We re-arange the equation:

$1 – \frac{Var(Y)}{(z – E[Y])^2} = 0.05 \iff$

$z^2 -180z + 3600 – 2400 = 0.05z^2 -9z +180 \iff$

$0,95z^2 -171z + 1020 = 0 \iff$

$z_1 = 173.8231$
$z_2 = 6.1769$

The max value of z is therefore 6,17. This is the case since $z_1$ is outside of the score interval from 0-100. And provides a mindless value for z.

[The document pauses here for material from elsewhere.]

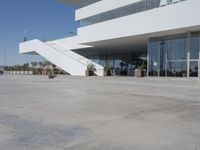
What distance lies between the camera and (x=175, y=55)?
29797 mm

Could this be right though?
In the assignment they want us to discuss:
"Which of the three inequalities provide a non-vacuous value of z? (You
know without any calculations that for any $z < 0$ we have $P(Z ≤z) = 0$,
so any bound smaller than 0 is useless.)
"

My value isn't smaller than 0, so I figure the reasoning here mentioned doesn't apply.

Hoeffdings
For the Hoeffdings bound I am a bit unsure of the relationship between the average $\hat{Z}$ and $X_i$. I've tried to rewrite the formula in a similar style to what I did in the Chebyshev case. Like this:

$P(\frac{1}{15} \sum_{i=1}^{15} X_{i} \geq z )=$

$P(\sum_{i=1}^{15} X_{i} \geq z * 15 ) =$

$P(\sum_{i=1}^{15} X_{i} – \mu \geq z * 15 – \mu ) =$

$P(\sum_{i=1}^{15} X_{i} – E[\hat{Z}] \geq z * 15 – E[\hat{Z}]) =$

$1 – P(\sum_{i=1}^{15} X_{i} – E[\hat{Z}] \leq z * 15 – E[\hat{Z}]) \leq$

$ 1 – e^{-2*15*(z*15 – 60)^2} = 0,05 \iff$

$ln(1) -30 * (225z – 3600) = ln(0,05) \iff$

$-6750z + 108000 = ln(0,05) – 108000 \iff$

$-6750z = ln(0,05) – 108000 \iff$

$-6750z = -ln(0,05) + 3600 \iff$

$z = (-ln(0,05) + 3600)) / 450 = 16,01$

Because of the result I am however unsure if the way I rewrite it is legitimate, considering that the value of the left hand side within the $P(\hat{Z} \geq z)$ doesn't mean a change in the bound as such. Furthermore I am not sure if I have understood the relationship between the average $\hat{Z}$ and the r.v $X_i$ correctly in Hoeffdings formula.

Best Answer

Let $Y$ be a random variable that equals 100 with probability 0.6 and 0 with probability 0.4. This random variable has an expectation of 60 and a variance of $E[Y^2]-E[Y]^2 = 2400$. According to the provided hint, the variance of the random variable $X$ corresponding to each $X_i$ is thus bounded by 2400.